=== EXERCISE INSTRUCTIONS ===
Rewrite the material below with every instance of "painted fresco" changed to "painted mural", keeping everything else the same. Omit the pictures from your answer.

[BEGIN]

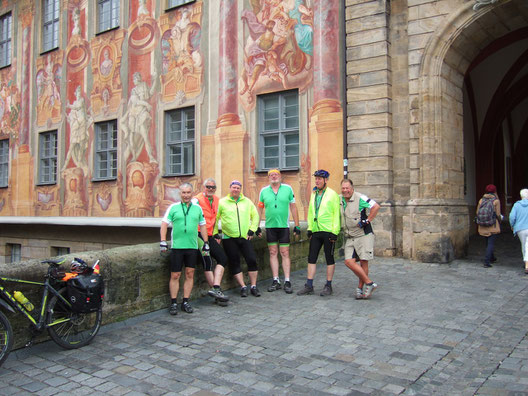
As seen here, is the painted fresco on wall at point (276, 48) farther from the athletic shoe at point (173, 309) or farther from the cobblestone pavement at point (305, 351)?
the athletic shoe at point (173, 309)

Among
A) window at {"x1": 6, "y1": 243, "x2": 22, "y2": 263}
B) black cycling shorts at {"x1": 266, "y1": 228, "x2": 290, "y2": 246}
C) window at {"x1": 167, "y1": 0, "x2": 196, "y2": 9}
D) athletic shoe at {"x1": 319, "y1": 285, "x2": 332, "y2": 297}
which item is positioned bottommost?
window at {"x1": 6, "y1": 243, "x2": 22, "y2": 263}

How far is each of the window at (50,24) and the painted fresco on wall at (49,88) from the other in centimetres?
47

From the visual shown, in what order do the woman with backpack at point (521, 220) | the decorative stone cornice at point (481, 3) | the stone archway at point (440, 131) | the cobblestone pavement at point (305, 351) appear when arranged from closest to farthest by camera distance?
1. the cobblestone pavement at point (305, 351)
2. the woman with backpack at point (521, 220)
3. the decorative stone cornice at point (481, 3)
4. the stone archway at point (440, 131)

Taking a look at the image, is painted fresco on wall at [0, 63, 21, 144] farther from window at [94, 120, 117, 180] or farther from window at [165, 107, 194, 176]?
window at [165, 107, 194, 176]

[END]

=== TASK SOLUTION ===
As seen here, is the painted mural on wall at point (276, 48) farther from the athletic shoe at point (173, 309) or farther from the cobblestone pavement at point (305, 351)?
the athletic shoe at point (173, 309)

Among
A) window at {"x1": 6, "y1": 243, "x2": 22, "y2": 263}
B) black cycling shorts at {"x1": 266, "y1": 228, "x2": 290, "y2": 246}
C) window at {"x1": 167, "y1": 0, "x2": 196, "y2": 9}
D) athletic shoe at {"x1": 319, "y1": 285, "x2": 332, "y2": 297}
which item is positioned bottommost?
window at {"x1": 6, "y1": 243, "x2": 22, "y2": 263}

How far is each of the window at (50,24) and the painted mural on wall at (49,88) from the other in centimetres?
47

From the visual shown, in what order do the woman with backpack at point (521, 220) | the decorative stone cornice at point (481, 3) | the stone archway at point (440, 131) | the cobblestone pavement at point (305, 351) appear when arranged from closest to farthest by camera distance?
1. the cobblestone pavement at point (305, 351)
2. the woman with backpack at point (521, 220)
3. the decorative stone cornice at point (481, 3)
4. the stone archway at point (440, 131)

Taking a look at the image, is painted mural on wall at [0, 63, 21, 144] farther from window at [94, 120, 117, 180] or farther from window at [165, 107, 194, 176]?
window at [165, 107, 194, 176]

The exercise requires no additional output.